_Supplied text_
•••••

Exemption 1: Foreign Private Adviser Exemption
The Dodd-Frank Act exempts from registration "foreign private advisers," or an investment adviser that (i) has no place of business in the U.S., (ii) has, in total, fewer than 15 clients in the U.S. and investors in the U.S. in private funds advised by the adviser, (iii) has aggregate assets under management attributable to such clients and investors of less than $25 million (or such higher amount as determined by the SEC), and (iv) neither holds itself out generally to the public in the U.S. as an investment adviser nor acts as an investment adviser to any registered investment company or business development company.
On November 19, 2010, the SEC proposed new rule 202(a)(30)-1 to define certain terms in the foreign private adviser exemption as follows:
- Clients: The SEC proposal retains certain safe
harbors in counting clients which the Dodd-Frank Act would
otherwise eliminate. Generally, an adviser may count as one client
(i) related natural persons sharing a principal residence
(including any trusts and accounts whose only primary beneficiaries
are such persons) and (ii) two or more entities with identical
owners. In a departure from current legislation, the SEC proposal
also counts persons advised without compensation. To avoid
double-counting, an adviser need not count a private fund as a
client if it counts any investor in such fund.
- Private Fund Investor: The proposed rule
"looks through" nominee or other arrangements, and counts
any person that is a "beneficial owner" if the fund is a
Section 3(c)(1) fund or a "qualified purchaser" if the
fund is a Section 3(c)(7) fund. An investor in multiple funds
advised by the adviser need only be counted once. Beneficial owners
who are "knowledgeable employees" and beneficial owners
of "short-term paper" would also be counted, even though
such persons are not beneficial owners under Section 3(c)(1) or
knowledgeable employees under Section 3(c)(7).
- In the U.S.: A client or investor is "in
the U.S." if it is a U.S. Person under Regulation S at the
time the fund becomes a client or, for investors, when the person
acquired securities in the fund. Unlike Regulation S, however, the
proposed rule would deem to be "in the U.S." an offshore
discretionary account held for the benefit of a person "in the
U.S." by a non-U.S. affiliate of an adviser.

•••••

_Source data_
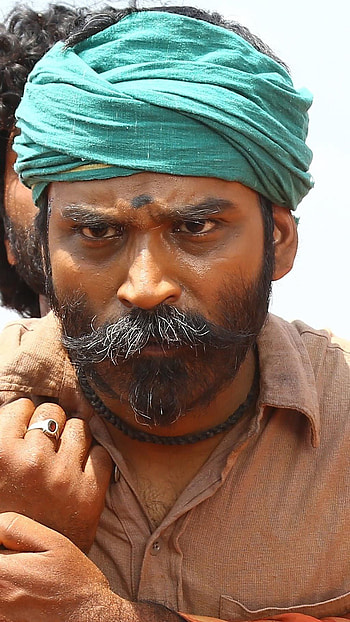 Danush, asuran, tamil movie HD phone wallpaper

•••••

_What you need to do_
[1] Please reproduce the passage on the foreign private adviser exemption word for word, starting at "- Private Fund" and ending at "under Section 3(c)(7).".
[2] Pick up the passage on the foreign private adviser exemption after its last sentence and carry it forward.
Nothing in the listing is needed here.

_Answers for the exercise_
[1]
- Private Fund Investor: The proposed rule
"looks through" nominee or other arrangements, and counts
any person that is a "beneficial owner" if the fund is a
Section 3(c)(1) fund or a "qualified purchaser" if the
fund is a Section 3(c)(7) fund. An investor in multiple funds
advised by the adviser need only be counted once. Beneficial owners
who are "knowledgeable employees" and beneficial owners
of "short-term paper" would also be counted, even though
such persons are not beneficial owners under Section 3(c)(1) or
knowledgeable employees under Section 3(c)(7).

[2]
- Place of Business: The proposed rule defines
"place of business" as "any office where the
investment adviser regularly provides advisory services, solicits,
meets with, or otherwise communicates with clients, and any
location held out to the public as a place where the adviser
conducts any such activities."
- Assets Under Management: Assets under
management would be calculated following the proposed instructions
to Form ADV and would include securities portfolios to which the
adviser provides continuous and regular supervisory or management
services, regardless of whether these assets are proprietary
assets, assets managed without receiving compensation, or assets of
foreign clients, including uncalled capital commitments. A
sub-adviser would only need to count the portion of the value of
the portfolio for which it has responsibility.
Exemption 2: Private Fund Adviser Exemption
Title IV of the Dodd-Frank Act requires the SEC to provide an exemption to private fund advisers with assets under management in the U.S. of under $150 million. On November 19, 2010, the SEC proposed rule 203(m)-1, which, as applicable to foreign advisers, exempts an adviser with a principal office and place of business outside the U.S. (a "non-U.S. adviser") (i) who has no client that is a U.S. person except for qualifying private funds, and (ii) whose total assets managed from a place of business in the U.S. are less than $150 million.
- Advises Solely Private Funds: Under the
proposed rule, all of a non-U.S. adviser's clients that are
U.S. persons must be qualifying private funds, as defined in the
Advisers Act. A non-U.S. adviser may enter the U.S. market and take
advantage of the exemption without regard to the type or number of
its non-U.S. clients.
- Private Fund Assets: The value of private fund
assets would be calculated in the same manner as assets under
management under the foreign private adviser exemption described
above. An adviser would be required to determine the amount of
private fund assets quarterly, based on the fair value of those
assets at the end of the quarter.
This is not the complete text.